Help about using webMethods with SAP

Hi:
I just need orientation with the following problem because Im not a user of webMethods but this product is the integration tool used in my clients company:

  • We have an application that needs to read employee information from SAP using webMethods so I guess we need to ask to SAP staff to build a Stored Procedure that receives the employee number and returns the Name, Department and other information we need and after that we should ask to the webMethods staff to implement a service for that stored procedure and gave us the parameters needed in order to connect that service to our application and get the information we need. Is this correct or to have a service online requesting information from SAP could affect SAP`s performance?.

Thank you very much

Hi Carlos

These are things that will most likely need to be done:

Communication from SAP to webMethods Integration Server

On the SAP end, a BAPI/RFC (i.e., a SAP function accessible by an external system) containing the desired information will need to be created - there may already be an existing one providing what you need.
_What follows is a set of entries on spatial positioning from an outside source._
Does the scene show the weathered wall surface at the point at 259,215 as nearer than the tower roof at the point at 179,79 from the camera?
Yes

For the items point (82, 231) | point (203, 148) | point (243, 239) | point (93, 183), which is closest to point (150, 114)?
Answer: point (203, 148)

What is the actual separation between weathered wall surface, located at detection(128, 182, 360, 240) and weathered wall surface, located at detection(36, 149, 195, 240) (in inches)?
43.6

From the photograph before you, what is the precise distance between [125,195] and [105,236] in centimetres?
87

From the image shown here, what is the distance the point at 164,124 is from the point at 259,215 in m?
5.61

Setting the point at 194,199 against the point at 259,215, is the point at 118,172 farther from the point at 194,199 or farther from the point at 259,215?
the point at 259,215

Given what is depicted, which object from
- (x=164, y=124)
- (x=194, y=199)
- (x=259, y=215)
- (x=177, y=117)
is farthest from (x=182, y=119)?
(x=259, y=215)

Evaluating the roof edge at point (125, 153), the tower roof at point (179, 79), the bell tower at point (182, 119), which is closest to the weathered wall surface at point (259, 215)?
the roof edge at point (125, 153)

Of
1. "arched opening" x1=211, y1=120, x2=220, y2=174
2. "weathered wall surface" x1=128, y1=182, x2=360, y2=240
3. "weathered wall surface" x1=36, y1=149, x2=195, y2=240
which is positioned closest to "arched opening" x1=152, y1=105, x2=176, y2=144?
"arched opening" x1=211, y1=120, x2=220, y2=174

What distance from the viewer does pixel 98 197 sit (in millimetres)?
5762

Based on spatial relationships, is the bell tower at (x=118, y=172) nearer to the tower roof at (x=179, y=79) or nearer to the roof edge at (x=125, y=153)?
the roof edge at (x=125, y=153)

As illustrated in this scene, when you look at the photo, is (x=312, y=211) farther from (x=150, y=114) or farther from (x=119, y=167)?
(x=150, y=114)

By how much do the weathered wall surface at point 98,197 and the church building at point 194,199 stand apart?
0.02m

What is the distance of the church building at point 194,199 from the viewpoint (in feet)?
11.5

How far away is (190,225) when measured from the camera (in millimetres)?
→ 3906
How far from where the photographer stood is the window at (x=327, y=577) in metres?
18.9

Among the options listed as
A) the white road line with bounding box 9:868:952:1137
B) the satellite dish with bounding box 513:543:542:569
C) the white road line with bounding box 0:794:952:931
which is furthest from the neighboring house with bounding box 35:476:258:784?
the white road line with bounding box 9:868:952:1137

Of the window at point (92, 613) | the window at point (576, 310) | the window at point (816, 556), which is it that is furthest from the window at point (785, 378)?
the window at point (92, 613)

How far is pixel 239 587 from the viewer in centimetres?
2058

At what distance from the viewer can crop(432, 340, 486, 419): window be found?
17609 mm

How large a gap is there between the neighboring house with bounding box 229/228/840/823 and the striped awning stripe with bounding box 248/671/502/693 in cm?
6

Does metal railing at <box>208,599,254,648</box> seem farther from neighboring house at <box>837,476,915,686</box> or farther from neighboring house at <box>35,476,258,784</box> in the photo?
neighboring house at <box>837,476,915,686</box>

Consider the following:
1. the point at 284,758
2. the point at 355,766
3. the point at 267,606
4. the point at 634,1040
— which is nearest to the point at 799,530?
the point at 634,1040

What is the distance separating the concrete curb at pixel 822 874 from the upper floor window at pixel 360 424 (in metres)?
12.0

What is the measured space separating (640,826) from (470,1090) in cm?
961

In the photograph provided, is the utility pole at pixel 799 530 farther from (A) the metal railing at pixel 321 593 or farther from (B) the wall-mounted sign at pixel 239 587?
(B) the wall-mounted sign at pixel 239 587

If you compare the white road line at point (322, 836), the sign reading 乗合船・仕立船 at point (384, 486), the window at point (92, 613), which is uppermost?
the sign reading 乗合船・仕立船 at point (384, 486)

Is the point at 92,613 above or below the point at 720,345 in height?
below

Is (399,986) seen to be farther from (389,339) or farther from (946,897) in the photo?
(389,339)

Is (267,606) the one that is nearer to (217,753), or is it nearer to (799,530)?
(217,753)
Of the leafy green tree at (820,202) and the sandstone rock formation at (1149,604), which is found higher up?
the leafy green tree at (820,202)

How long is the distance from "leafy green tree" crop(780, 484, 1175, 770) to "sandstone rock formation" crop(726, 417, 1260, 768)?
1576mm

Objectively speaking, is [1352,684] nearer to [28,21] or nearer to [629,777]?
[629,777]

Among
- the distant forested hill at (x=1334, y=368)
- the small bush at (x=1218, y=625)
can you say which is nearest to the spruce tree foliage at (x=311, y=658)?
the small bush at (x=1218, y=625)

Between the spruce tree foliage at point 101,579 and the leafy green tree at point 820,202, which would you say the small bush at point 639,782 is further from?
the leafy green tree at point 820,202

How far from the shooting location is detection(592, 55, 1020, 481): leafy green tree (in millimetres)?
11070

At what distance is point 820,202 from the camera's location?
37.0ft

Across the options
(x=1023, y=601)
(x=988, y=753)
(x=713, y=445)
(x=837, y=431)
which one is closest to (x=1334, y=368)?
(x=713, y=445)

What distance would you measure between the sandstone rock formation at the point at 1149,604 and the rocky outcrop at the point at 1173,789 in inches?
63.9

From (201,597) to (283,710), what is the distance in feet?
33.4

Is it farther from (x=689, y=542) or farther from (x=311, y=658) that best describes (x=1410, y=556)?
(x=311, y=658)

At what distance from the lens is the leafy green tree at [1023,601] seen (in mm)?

If the Integration Server installation at the company contains the SAP adapter, it may communicate to SAP directly. Otherwise, the BAPI/RFC will need to be exposed as a web service on the SAP end and Integration Server would consume that service.

Communication from webMethods Integration Server to your application

Once Integration Server is able to get the information from SAP, it may expose it as web services for consumption by applications like yours. You will need to talk to the webMethods team to agree on the message contract (what’s sent and what’s recevied). Then, your application will need to be able to make web service requests. The web service might be implemented as SOAP or alternatively as an HTTP call with an XML or JSON (possibly following REST practices).

Hope this helps.

Hi Carlos

Regarding your question about performance… I don’t think there would be any issues. If there was an export of thousands of employees, the solution might need to be revisited.

In the case of a service that retrieves information for a single employee, there should be minimal performance concerns. The only exception would be if your application made the call for one user at a time and it had to go through a very long list of employees as part of a single interaction. In that case, alternatives might need to be looked at.